• Requisito A
Troque "Teerã" por "Irã" e reescreva o trecho da notícia sobre o Estreito de Ormuz de "Trump diz que" até "(Foto: Reprodução/Redes Sociais)".
• Requisito B
Segundo a notícia sobre o Estreito de Ormuz, por quantos dias o memorando de paz previa a reabertura gratuita do canal?
• Requisito C
Conforme a notícia sobre o Estreito de Ormuz, entre quais partes seriam feitas as negociações sobre a futura gestão marítima previstas no memorando de paz? Liste todas.

13/07/2026 11:00:00 - Atualizado em 13/07/2026 11:05:00

Trump diz que EUA assumirão controle do Estreito de Ormuz e acirra crise com Teerã

Redação RedeTV!

Comando militar de Teerã proíbe intervenção externa e emite alerta para países vizinhos

(Foto: Reprodução/Redes Sociais)

O presidente dos Estados Unidos, Donald Trump, afirmou nesta segunda-feira (13) que o país assumirá o controle e a administração do Estreito de Ormuz. A declaração do líder norte-americano ocorre em meio à retomada dos conflitos com as forças iranianas na região.

O chefe de Estado da potência ocidental condicionou a liberação da via marítima ao recebimento de compensações financeiras. A postura diverge de manifestações anteriores do mandatário em junho, quando descartou a cobrança de pedágio na área.

"Vamos manter o estreito e provavelmente vamos administrá-lo. Nos tornaremos os guardiões do estreito. Talvez possamos chamá-lo de anjo da guarda do estreito. E deveríamos ser reembolsados ​​por isso", disse ele em uma entrevista por telefone no programa "Fox & Friends" , condenando as autoridades iranianas: "Tínhamos um acordo e eles o quebraram. São um grupo de pessoas ruins".

A nova diretriz desconsidera o memorando de paz que havia sido assinado pelas duas nações envolvidas. O documento previa a reabertura gratuita do canal por 60 dias para negociações sobre a futura gestão marítima entre Irã, Omã e países do Golfo.

O comando militar do Irã rejeitou a ingerência estrangeira e ameaçou responder a trânsitos não autorizados pelas forças norte-americanas. O comunicado oficial das forças armadas locais também alertou os países vizinhos sobre as consequências do apoio logístico aos ocidentais.

"O Irã não permitirá que os EUA intervenham na administração do Estreito de Ormuz. Qualquer tentativa dos EUA de transitar pelo estreito sem a autorização iraniana será fortemente contestada", afirma comunicado, que ainda traz um alerta aos países vizinhos: "Aos líderes dos países da região, qualquer cooperação com os EUA será considerada guerra contra o Irã".

• Conteúdo dos dados
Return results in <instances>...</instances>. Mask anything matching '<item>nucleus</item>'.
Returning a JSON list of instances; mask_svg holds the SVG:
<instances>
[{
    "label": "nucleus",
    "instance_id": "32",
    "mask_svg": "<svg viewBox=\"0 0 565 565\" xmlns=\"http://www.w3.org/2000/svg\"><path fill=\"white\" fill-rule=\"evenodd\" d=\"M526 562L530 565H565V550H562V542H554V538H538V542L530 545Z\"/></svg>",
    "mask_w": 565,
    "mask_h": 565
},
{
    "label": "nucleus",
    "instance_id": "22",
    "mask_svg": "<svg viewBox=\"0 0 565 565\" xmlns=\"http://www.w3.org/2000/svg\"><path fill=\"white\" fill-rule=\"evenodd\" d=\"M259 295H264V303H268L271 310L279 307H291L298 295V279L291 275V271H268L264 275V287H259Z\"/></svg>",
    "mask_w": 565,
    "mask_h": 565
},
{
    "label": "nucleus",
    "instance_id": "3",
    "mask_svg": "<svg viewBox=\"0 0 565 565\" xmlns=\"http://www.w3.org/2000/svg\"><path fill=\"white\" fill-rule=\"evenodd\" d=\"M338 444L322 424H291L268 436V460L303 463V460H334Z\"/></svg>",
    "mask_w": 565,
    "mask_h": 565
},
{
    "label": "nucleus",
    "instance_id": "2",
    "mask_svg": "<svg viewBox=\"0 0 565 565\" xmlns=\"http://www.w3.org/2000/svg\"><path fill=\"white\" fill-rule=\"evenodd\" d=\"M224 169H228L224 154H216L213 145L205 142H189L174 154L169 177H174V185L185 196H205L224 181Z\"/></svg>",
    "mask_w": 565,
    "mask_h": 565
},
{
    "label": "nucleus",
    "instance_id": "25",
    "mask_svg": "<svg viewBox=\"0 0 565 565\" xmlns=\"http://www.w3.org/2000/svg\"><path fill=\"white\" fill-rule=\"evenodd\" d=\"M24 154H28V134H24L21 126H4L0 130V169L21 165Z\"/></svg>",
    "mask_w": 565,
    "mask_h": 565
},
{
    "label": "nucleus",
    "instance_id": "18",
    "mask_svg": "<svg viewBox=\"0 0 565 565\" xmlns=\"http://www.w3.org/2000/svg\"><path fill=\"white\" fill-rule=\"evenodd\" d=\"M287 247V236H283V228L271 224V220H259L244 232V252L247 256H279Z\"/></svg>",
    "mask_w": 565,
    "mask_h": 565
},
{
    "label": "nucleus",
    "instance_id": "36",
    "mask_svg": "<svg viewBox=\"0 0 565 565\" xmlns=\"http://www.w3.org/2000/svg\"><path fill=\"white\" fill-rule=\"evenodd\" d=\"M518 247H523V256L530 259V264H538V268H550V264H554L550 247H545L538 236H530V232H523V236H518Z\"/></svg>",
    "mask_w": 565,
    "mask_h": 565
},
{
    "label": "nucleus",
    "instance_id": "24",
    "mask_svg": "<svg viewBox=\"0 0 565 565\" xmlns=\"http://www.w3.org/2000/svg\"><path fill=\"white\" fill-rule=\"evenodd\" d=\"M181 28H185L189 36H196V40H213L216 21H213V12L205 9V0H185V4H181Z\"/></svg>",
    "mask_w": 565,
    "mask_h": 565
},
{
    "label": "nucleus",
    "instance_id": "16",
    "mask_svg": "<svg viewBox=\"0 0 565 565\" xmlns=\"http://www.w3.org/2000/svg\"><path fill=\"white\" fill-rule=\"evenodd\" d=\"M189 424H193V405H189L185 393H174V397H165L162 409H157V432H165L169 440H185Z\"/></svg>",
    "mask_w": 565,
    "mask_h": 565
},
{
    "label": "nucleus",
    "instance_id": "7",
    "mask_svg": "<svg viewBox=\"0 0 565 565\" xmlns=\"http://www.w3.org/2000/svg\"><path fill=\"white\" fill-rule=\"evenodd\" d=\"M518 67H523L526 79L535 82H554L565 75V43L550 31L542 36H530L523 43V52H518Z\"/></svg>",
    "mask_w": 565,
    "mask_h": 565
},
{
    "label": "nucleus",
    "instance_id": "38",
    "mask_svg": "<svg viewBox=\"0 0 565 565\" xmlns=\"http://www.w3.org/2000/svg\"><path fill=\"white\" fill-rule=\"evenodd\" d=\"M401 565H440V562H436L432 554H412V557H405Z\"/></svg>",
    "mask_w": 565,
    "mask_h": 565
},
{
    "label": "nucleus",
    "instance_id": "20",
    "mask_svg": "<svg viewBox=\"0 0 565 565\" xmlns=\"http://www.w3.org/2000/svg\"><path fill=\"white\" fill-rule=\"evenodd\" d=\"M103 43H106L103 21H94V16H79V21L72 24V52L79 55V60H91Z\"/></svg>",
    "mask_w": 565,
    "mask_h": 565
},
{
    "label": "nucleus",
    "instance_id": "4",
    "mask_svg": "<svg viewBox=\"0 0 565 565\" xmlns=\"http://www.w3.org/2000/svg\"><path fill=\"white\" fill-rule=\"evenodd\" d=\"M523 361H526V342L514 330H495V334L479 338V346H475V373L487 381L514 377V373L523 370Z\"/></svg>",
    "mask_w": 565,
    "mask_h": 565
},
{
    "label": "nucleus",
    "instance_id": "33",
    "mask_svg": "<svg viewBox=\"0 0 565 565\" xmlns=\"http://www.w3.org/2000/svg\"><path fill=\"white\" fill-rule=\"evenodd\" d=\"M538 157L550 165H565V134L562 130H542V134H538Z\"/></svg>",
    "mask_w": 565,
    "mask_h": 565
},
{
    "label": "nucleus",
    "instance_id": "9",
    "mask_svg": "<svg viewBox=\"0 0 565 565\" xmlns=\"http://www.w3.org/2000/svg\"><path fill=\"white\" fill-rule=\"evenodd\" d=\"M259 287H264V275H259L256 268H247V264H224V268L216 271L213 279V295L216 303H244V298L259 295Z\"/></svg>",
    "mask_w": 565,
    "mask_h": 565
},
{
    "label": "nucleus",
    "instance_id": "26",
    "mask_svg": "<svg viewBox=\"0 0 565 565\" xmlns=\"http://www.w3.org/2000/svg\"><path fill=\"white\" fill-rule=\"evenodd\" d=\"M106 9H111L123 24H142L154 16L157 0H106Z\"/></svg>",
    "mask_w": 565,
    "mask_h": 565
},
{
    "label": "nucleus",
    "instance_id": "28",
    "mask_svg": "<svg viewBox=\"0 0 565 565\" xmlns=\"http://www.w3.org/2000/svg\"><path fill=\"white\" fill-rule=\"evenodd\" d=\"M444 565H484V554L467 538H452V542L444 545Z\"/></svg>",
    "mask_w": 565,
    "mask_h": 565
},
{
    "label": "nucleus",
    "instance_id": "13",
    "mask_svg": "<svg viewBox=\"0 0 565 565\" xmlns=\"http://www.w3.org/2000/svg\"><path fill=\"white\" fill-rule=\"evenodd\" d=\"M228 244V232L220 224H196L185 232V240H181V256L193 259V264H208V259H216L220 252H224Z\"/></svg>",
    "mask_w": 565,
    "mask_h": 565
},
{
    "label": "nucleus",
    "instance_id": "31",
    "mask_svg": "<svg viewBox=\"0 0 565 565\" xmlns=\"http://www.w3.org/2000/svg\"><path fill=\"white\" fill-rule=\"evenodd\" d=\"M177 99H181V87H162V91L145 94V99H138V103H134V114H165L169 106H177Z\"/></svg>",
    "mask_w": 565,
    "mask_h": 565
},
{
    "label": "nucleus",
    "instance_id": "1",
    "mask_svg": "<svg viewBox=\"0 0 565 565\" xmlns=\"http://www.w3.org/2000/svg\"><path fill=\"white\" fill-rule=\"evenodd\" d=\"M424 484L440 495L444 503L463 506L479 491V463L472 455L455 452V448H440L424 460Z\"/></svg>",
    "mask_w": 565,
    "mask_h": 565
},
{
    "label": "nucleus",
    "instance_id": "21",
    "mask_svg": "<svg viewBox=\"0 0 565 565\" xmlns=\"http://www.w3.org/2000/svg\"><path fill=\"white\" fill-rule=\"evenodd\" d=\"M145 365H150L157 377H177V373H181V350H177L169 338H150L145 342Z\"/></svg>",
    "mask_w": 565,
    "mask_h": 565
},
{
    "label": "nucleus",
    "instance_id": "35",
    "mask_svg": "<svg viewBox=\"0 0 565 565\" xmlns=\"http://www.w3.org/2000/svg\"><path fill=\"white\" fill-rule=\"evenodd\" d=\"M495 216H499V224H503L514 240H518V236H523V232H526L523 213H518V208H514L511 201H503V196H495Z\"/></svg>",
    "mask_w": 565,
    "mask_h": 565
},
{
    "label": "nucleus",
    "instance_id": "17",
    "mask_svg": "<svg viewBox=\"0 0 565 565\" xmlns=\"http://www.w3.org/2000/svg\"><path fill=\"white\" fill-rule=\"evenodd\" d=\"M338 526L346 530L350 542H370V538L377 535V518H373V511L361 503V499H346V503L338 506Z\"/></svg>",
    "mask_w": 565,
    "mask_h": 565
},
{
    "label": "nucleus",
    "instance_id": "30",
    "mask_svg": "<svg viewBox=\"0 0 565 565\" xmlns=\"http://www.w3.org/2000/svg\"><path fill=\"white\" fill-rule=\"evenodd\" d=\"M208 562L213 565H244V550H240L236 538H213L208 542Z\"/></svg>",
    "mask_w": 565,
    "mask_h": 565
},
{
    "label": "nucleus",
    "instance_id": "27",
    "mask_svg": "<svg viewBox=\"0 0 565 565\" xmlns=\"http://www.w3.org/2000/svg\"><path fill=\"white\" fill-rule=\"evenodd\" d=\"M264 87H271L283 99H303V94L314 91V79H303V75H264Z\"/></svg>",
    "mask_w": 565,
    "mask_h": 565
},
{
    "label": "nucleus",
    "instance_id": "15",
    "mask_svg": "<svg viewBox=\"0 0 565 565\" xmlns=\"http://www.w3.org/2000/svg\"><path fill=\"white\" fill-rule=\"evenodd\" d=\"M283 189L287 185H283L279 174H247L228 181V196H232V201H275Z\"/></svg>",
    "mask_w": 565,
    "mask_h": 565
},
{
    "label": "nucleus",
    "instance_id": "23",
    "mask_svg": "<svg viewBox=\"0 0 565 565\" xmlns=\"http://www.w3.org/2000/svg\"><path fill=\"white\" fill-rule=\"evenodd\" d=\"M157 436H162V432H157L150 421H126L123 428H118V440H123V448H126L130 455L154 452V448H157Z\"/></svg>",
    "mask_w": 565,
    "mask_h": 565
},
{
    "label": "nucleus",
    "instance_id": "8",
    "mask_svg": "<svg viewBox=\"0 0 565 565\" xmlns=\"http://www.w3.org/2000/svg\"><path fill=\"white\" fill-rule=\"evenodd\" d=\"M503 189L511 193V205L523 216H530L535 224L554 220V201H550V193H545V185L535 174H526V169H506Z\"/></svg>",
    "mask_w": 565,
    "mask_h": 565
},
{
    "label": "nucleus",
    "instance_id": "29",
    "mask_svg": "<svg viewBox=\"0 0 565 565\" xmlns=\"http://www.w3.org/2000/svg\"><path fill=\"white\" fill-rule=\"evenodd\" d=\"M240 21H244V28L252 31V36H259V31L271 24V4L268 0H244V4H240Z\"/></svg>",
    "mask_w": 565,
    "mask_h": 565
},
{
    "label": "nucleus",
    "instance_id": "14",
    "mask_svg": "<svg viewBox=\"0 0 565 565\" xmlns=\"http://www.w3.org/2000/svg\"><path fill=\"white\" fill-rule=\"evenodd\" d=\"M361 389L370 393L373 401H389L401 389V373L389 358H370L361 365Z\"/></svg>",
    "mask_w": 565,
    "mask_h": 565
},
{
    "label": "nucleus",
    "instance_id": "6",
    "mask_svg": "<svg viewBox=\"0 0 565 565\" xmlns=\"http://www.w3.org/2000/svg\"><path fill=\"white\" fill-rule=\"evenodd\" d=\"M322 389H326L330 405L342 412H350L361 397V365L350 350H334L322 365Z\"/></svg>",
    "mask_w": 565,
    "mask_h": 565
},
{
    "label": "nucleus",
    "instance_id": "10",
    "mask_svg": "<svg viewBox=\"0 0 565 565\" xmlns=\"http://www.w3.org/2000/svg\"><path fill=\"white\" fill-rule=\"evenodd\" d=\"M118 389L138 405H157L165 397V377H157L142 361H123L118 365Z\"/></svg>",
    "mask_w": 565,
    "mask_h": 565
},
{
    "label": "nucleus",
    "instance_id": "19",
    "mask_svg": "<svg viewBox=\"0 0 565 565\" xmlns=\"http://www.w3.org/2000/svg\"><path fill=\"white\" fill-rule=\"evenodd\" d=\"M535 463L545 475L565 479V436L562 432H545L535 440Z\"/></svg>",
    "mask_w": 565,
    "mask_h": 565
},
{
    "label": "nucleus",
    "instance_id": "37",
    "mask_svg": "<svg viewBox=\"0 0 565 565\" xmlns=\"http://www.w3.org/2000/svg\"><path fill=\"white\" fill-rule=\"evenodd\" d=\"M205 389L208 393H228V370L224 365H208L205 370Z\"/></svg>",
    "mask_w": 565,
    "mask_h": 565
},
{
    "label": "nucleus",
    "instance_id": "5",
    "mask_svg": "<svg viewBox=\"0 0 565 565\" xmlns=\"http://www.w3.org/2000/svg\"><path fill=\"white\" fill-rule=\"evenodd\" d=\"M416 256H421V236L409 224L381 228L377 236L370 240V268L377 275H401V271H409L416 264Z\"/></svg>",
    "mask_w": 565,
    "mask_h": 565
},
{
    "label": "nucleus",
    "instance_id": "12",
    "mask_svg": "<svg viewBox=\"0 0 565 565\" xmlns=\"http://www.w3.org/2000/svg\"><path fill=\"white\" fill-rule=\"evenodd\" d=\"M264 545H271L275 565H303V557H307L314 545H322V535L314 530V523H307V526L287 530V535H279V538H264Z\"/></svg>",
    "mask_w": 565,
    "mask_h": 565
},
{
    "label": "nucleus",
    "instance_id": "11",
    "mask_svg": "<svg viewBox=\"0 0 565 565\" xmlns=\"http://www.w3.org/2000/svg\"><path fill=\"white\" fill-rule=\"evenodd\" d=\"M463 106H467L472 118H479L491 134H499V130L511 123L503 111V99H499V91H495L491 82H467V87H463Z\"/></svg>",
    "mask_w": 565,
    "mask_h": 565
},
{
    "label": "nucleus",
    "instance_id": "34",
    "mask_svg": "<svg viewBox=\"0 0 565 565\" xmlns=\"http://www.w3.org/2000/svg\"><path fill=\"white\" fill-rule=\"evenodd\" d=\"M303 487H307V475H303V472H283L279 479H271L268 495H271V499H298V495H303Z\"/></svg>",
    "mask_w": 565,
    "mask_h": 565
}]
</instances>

• Resposta escrita A
Trump diz que EUA assumirão controle do Estreito de Ormuz e acirra crise com Irã

Redação RedeTV!

Comando militar de Irã proíbe intervenção externa e emite alerta para países vizinhos

(Foto: Reprodução/Redes Sociais)

• Resposta escrita B
Por 60 dias.

• Resposta escrita C
Irã, Omã e países do Golfo.